JAMA. 2001;285(10):1299-1307. doi:10.1001/jama.285.10.1299

Context Electroconvulsive therapy (ECT) is highly effective for treatment of major depression, but naturalistic studies show a high rate of relapse after discontinuation of ECT.

Objective To determine the efficacy of continuation pharmacotherapy with nortriptyline hydrochloride or combination nortriptyline and lithium carbonate in preventing post-ECT relapse.

Design Randomized, double-blind, placebo-controlled trial conducted from 1993 to 1998, stratified by medication resistance or presence of psychotic depression in the index episode.

Setting Two university-based hospitals and 1 private psychiatric hospital.

Patients Of 290 patients with unipolar major depression recruited through clinical referral who completed an open ECT treatment phase, 159 patients met remitter criteria; 84 remitting patients were eligible and agreed to participate in the continuation study.

Interventions Patients were randomly assigned to receive continuation treatment for 24 weeks with placebo (n = 29), nortriptyline (target steady-state level, 75-125 ng/mL) (n = 27), or combination nortriptyline and lithium (target steady-state level, 0.5-0.9 mEq/L) (n = 28).

Main Outcome Measure Relapse of major depressive episode, compared among the 3 continuation groups.

Results Nortriptyline-lithium combination therapy had a marked advantage in time to relapse, superior to both placebo and nortriptyline alone. Over the 24-week trial, the relapse rate for placebo was 84% (95% confidence interval [CI], 70%-99%); for nortriptyline, 60% (95% CI, 41%-79%); and for nortriptyline-lithium, 39% (95% CI, 19%-59%). All but 1 instance of relapse with nortriptyline-lithium occurred within 5 weeks of ECT termination, while relapse continued throughout treatment with placebo or nortriptyline alone. Medication-resistant patients, female patients, and those with more severe depressive symptoms following ECT had more rapid relapse.

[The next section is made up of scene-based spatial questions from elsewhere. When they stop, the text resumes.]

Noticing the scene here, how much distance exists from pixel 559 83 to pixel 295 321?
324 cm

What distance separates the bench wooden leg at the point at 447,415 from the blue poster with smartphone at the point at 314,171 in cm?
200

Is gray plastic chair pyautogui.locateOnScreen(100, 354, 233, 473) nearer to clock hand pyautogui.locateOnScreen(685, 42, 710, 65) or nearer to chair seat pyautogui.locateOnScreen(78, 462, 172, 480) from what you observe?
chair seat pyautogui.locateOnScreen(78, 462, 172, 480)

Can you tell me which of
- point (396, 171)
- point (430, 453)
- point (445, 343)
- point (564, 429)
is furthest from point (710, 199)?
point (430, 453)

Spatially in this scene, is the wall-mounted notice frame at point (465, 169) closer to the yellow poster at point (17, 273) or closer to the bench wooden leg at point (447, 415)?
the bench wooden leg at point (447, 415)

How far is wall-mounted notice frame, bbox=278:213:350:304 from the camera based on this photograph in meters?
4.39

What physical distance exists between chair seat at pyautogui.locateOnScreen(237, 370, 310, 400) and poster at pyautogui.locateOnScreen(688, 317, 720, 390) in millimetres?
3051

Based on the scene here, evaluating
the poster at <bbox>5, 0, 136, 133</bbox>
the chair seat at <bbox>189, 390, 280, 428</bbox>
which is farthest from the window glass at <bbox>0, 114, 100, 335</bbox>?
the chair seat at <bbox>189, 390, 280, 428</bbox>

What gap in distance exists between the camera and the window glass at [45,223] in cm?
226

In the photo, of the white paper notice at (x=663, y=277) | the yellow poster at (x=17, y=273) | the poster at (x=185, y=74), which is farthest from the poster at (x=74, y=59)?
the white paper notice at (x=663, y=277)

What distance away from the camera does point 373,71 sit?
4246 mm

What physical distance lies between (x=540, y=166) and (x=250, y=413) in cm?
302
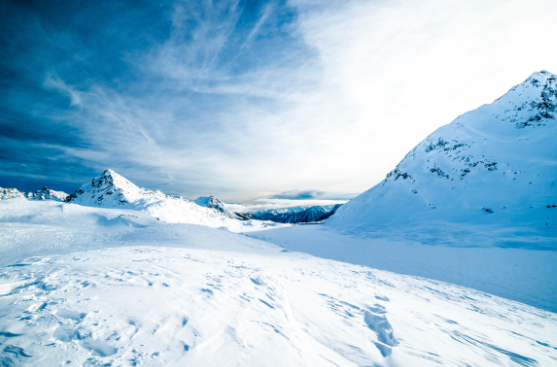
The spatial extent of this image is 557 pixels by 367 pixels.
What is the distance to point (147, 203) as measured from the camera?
4984 cm

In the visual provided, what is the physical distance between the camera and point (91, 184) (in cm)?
7969

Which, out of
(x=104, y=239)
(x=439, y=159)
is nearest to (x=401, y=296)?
(x=104, y=239)

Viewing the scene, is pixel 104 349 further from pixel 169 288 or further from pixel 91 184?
pixel 91 184

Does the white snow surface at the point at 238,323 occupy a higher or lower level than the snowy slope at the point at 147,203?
lower

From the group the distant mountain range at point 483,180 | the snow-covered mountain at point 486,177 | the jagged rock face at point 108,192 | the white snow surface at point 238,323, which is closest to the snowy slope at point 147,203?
the jagged rock face at point 108,192

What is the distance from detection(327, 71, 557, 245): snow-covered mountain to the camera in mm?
20828

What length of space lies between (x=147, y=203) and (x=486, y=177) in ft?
212

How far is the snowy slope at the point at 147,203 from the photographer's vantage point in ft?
150

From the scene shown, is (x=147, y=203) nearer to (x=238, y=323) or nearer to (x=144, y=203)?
(x=144, y=203)

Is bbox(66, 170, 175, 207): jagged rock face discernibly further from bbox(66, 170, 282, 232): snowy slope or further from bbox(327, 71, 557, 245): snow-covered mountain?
bbox(327, 71, 557, 245): snow-covered mountain

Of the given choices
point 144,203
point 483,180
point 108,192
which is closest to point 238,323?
point 483,180

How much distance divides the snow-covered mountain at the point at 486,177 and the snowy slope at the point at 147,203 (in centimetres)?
2854

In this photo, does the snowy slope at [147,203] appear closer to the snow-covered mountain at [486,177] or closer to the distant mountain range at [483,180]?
the distant mountain range at [483,180]

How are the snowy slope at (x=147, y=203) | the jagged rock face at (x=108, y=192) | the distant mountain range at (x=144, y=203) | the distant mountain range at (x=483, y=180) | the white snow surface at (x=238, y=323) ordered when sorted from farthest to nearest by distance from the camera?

Conclusions Our study indicates that without active treatment, virtually all remitted patients relapse within 6 months of stopping ECT. Monotherapy with nortriptyline has limited efficacy. The combination of nortriptyline and lithium is more effective, but the relapse rate is still high, particularly during the first month of continuation therapy.